Independent extension of the IB Data Science coursework referenced in my CV. There were three notebooks prior to this which were more about filling in gaps or plotting already processed data. Everything in this notebook is completely my own work (including the bullet point objective lists), and was completed of my own volition.
I was keen to have a go at fitting a model to a set of "training data" and then testing the goodness of fit on new data. This was done by purposefully choosing only the first 70-80% of a dataset on which to train the model, and then using the remaining data to test. The data used is atmospheric carbon dioxide concentration levels time series data.

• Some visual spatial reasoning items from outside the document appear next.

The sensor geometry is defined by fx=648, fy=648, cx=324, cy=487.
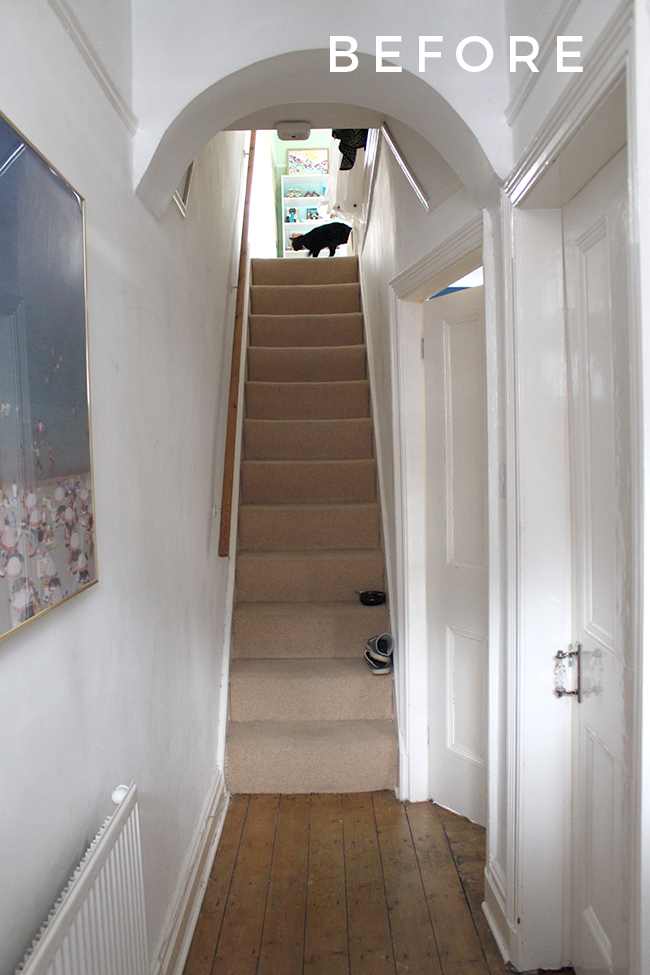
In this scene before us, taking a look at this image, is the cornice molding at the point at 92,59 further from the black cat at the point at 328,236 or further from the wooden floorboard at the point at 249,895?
the black cat at the point at 328,236

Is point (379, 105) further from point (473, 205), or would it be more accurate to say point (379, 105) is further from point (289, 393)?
point (289, 393)

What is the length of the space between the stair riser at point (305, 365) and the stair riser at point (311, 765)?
2.26 metres

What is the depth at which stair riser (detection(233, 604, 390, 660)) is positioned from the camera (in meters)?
2.97

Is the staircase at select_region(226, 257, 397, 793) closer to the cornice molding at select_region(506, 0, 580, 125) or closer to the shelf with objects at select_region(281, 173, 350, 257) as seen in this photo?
the cornice molding at select_region(506, 0, 580, 125)

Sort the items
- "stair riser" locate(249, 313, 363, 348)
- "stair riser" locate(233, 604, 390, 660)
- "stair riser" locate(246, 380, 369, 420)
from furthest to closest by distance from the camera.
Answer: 1. "stair riser" locate(249, 313, 363, 348)
2. "stair riser" locate(246, 380, 369, 420)
3. "stair riser" locate(233, 604, 390, 660)

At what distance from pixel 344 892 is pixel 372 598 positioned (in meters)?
1.24

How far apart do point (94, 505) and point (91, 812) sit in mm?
581

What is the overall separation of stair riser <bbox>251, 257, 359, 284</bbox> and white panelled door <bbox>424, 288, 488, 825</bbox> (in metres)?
2.58

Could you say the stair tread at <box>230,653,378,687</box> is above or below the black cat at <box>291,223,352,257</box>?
below

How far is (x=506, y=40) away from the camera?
163cm

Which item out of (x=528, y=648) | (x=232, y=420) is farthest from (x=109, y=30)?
(x=528, y=648)

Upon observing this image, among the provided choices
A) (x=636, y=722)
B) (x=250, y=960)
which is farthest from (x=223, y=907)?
(x=636, y=722)

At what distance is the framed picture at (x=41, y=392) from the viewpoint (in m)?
0.86

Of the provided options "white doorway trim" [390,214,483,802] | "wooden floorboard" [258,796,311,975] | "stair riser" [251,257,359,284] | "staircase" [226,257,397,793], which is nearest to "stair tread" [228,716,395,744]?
"staircase" [226,257,397,793]
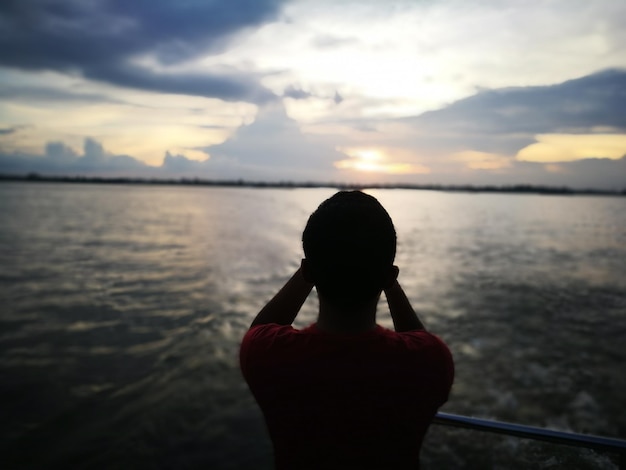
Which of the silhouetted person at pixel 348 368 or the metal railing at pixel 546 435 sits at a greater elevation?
the silhouetted person at pixel 348 368

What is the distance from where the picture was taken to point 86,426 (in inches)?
295

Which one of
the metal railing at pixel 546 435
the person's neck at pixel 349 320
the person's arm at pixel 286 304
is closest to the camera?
the person's neck at pixel 349 320

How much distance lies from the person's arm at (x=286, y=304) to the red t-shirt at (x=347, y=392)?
0.24m

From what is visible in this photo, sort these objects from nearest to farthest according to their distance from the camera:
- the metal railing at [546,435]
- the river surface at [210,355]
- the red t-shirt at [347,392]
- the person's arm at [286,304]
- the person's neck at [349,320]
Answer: the red t-shirt at [347,392]
the person's neck at [349,320]
the person's arm at [286,304]
the metal railing at [546,435]
the river surface at [210,355]

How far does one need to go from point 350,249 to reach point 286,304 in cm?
44

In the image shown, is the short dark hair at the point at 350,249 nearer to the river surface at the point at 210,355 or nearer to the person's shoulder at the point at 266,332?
the person's shoulder at the point at 266,332

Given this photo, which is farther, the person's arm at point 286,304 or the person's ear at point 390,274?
the person's arm at point 286,304

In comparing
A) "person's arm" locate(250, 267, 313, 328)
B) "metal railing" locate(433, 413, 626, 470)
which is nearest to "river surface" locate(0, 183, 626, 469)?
"metal railing" locate(433, 413, 626, 470)

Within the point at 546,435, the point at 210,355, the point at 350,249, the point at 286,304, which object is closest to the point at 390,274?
the point at 350,249

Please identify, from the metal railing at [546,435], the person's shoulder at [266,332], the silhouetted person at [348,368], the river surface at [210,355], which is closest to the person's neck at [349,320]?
the silhouetted person at [348,368]

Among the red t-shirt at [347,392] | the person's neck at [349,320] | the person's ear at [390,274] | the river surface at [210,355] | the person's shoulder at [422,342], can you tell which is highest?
the person's ear at [390,274]

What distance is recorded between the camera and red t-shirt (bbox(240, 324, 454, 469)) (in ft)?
4.09

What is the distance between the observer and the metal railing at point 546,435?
6.08ft

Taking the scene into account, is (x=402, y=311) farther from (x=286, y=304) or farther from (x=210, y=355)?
(x=210, y=355)
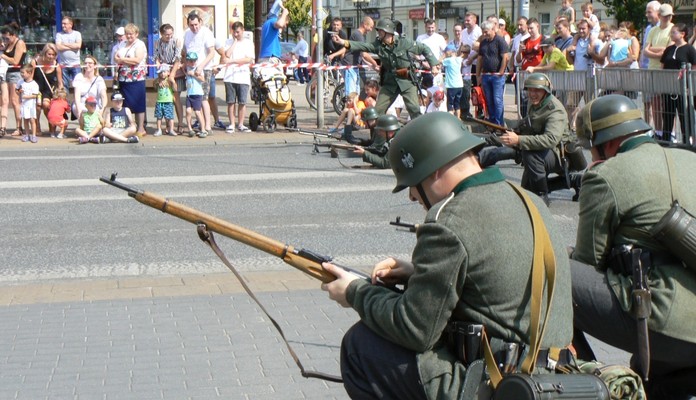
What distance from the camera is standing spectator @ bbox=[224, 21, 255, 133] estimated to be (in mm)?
17469

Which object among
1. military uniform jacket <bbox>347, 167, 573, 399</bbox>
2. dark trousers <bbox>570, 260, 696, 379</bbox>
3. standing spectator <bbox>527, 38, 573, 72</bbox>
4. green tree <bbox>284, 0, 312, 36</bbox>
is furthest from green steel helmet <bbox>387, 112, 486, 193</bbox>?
green tree <bbox>284, 0, 312, 36</bbox>

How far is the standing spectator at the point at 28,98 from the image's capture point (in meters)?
16.4

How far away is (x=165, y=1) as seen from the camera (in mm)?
22688

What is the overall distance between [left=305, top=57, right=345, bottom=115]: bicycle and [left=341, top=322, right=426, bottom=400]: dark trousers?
1504 cm

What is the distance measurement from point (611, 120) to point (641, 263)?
0.74 m

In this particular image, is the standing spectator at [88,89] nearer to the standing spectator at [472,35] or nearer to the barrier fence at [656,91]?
the standing spectator at [472,35]

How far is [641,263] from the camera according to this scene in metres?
4.17

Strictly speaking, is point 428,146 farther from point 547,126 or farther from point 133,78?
point 133,78

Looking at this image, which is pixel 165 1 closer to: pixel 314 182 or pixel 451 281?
pixel 314 182

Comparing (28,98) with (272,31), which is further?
(272,31)

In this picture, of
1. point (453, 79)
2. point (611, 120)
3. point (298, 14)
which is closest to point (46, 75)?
point (453, 79)

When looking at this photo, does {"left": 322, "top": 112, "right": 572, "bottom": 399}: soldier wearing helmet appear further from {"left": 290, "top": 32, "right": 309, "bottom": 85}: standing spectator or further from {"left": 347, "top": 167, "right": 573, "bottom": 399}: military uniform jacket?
{"left": 290, "top": 32, "right": 309, "bottom": 85}: standing spectator

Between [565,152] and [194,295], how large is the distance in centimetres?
483

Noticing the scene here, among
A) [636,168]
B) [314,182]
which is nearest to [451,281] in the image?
[636,168]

Python libraries NumPy and matplotlib were used for processing and plotting data respectively. The training data was first fitted to a linear and a quadratic model. This was done by linear regression (least squares). Next, I looked at the residuals of these models (a residual being the difference between a datapoint in the model and the corresponding one in the raw data). I took a FFT (Fast Fourier Transform) of these residuals, which, in short, gives the frequencies of any periodic components in the data (the most obvious being the yearly fluctuations). Knowing what frequency of sinusoid to use, I then found the coefficients of the sinusoids by least squares, and so had models for the residuals. Making the combined model is as easy as adding the residual models to the linear/quadratic models. From here I extended the models to all the data (including the test data), and compared the two models.